Barut, taleplerini ise şöyle sıraladı:
• Emeğin sömürülmediği,
• Yüzde 1’in değil yüzde 99’un mutlu yaşadığı,
• Sendikal hak ve özgürlüklerin, örgütlenmenin, hak arama yollarının açık olduğu,
• Grev hakkının engellenmediği, kullanıldığında da yasaklanmadığı,
• Herkesin güvenceli, kadrolu çalıştığı bir işinin ve insanca yaşamaya yetecek bir ücretinin olduğu,
• KHK ve fiili OHAL rejimine son verildiği,
• Ekonomik krizlerin, salgınların, depremlerin, afetlerin faturasının halklarımıza ve emekçilere kesilmediği,
• Kimsenin kimliğinden, inancından, cinsiyetinden dolayı ikinci sınıf yurttaş muamelesi görmediği,
• Kadınlara yönelik şiddet, taciz ve tecavüzün son bulduğu, toplumsal cinsiyet eşitsizliğinin ortadan kaldırıldığı,
• Eşit yurttaşlığın, barış ve kardeşliğin hâkim olduğu,
• Düşünce ve ifade özgürlüğünün suç olarak görülmediği ve cezalandırılmadığı,
• Gündüzlerinde sömürülmeyen, gecelerinde aç yatılmayan,
• Emeğin, eşitliğin, özgürlüğün, demokrasinin, barışın, laikliğin hâkim olduğu bir gelecek ve ülke için mücadeleye devam edeceğiz."
ADIBELLİ: YAN YANA OMUZ OMUZAYIZ
SES Eş Başkanı Gönül Adıbelli de konuşmasına 6 Şubat'ta Maraş merkezli depremlerde hayatını kaybedenleri anarak başladı.
Siyasi operasyonlarla gözaltına alınan gazeteci, siyasetçi ve hukukçuları hatırlatan Adıbelli, "Sindiremediklerini gözaltılarla, tutuklamalarla engellemeye çalışıyorlar. Bizler bu tutuklamaların ve gözaltıların niçin ve neden yapıldığını çok iyi biliyoruz. Ama bu devran böyle gitmez, gün gelecek devran dönecek" dedi.
Medyanın sesinin kısılmaya, basının susturulmaya çalışıldığına dikkat çeken Adıbelli, "Bütün bunlara rağmen, işçiler, işine ekmeğine, gençler, geleceklerine, emekçiler haklarına, kadınlar, toplumsal cinsiyet eşitsizliğine ve şiddete karşı mücadele etmekten vazgeçmediler" ifadesini kullandı.

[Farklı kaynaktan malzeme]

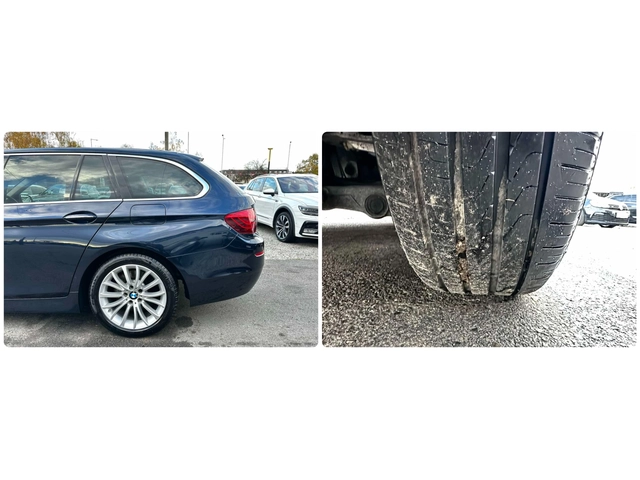 BMW 530 3.0XD 258HP FACE LUXURY EURO6B - автомобили, коли, обяви за нови и употребявани 15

Adıbelli şöyle konuştu: "Bugün burada işçilere, emekçilere, halklara, doğaya, kadınlara, gençlere, çocuklara, ötekilere bugünümüze ve geleceğimize zarar veren, bu otoriter rejime son vermek için yan yana, omuz omuzayız. Bugün tüm dünyada olduğu gibi bu meydanda ve ülkenin dört bir yanında tüm yasaklamalara ve baskılara rağmen coşkuyla, umutla ve heyecanla 1 Mayısı kutluyoruz."

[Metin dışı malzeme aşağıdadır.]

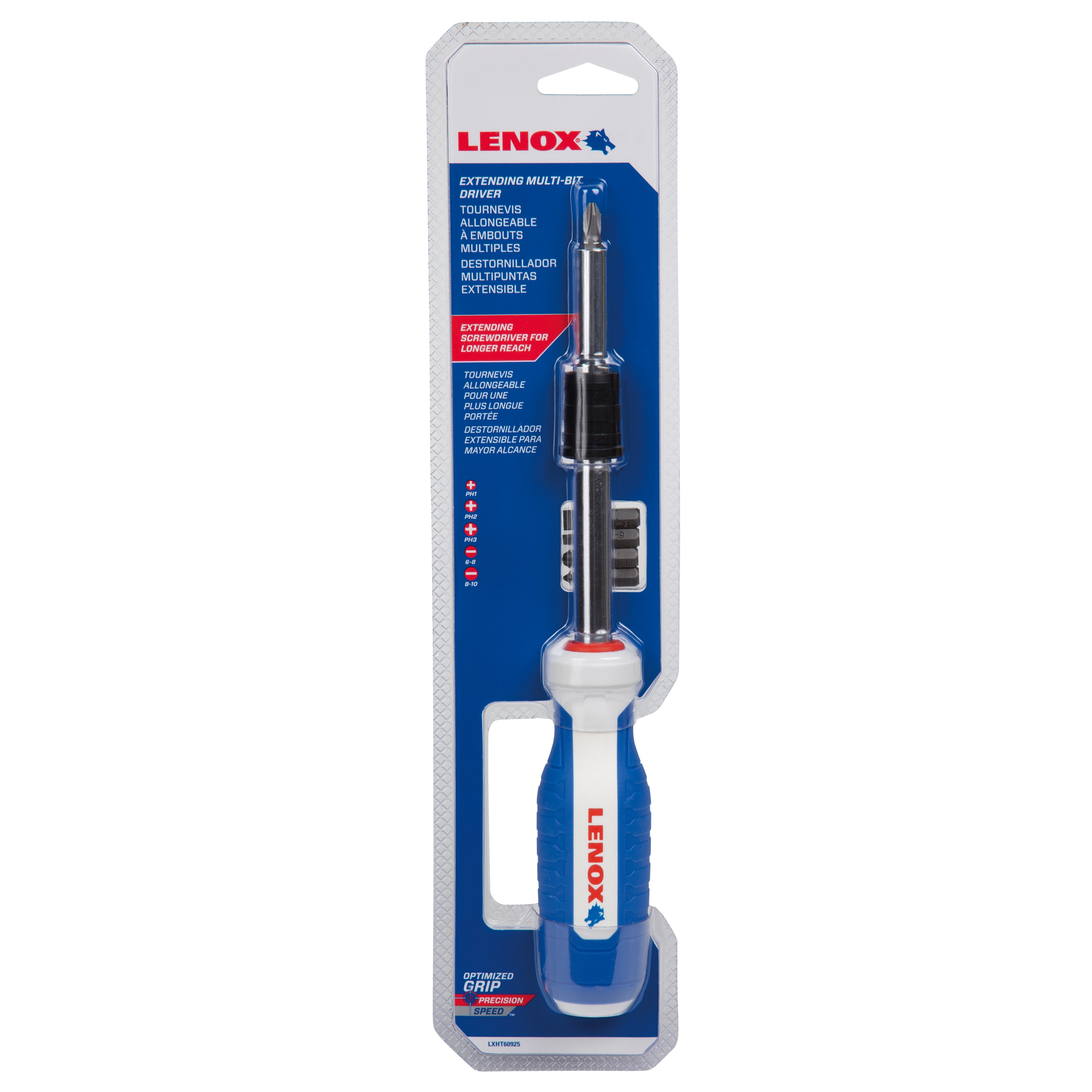 LENOX LXHT60925 Screwdrivers-Individual - View #4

Programda kısa bir konuşma yapan Halkların Demokratik Partisi (HDP) Diyarbakır İl Eşbaşkanı Zeyyat Ceylan, “2024’ün 1 Mayısını AKP–MHP iktidarı olmadan kutlayacağız. Bu ulusalcı devlet anlayışı, işçi ve toplumsallığa karşıdır. HDP kazanımlarına saldırıyorlar, yüzlerce arkadaşlarımızı cezaevine koydular. Onlar ne yapacaklarsa yapsınlar biz onları 14 Mayıs’ta yeneceğiz. Topluma düşman olduğu için 24 saat saldırıyorlar. 14 Mayıs’ta onurlu bir barışın yolunu açacağız. Ne olursa olsun zafer bizim olacak” dedi.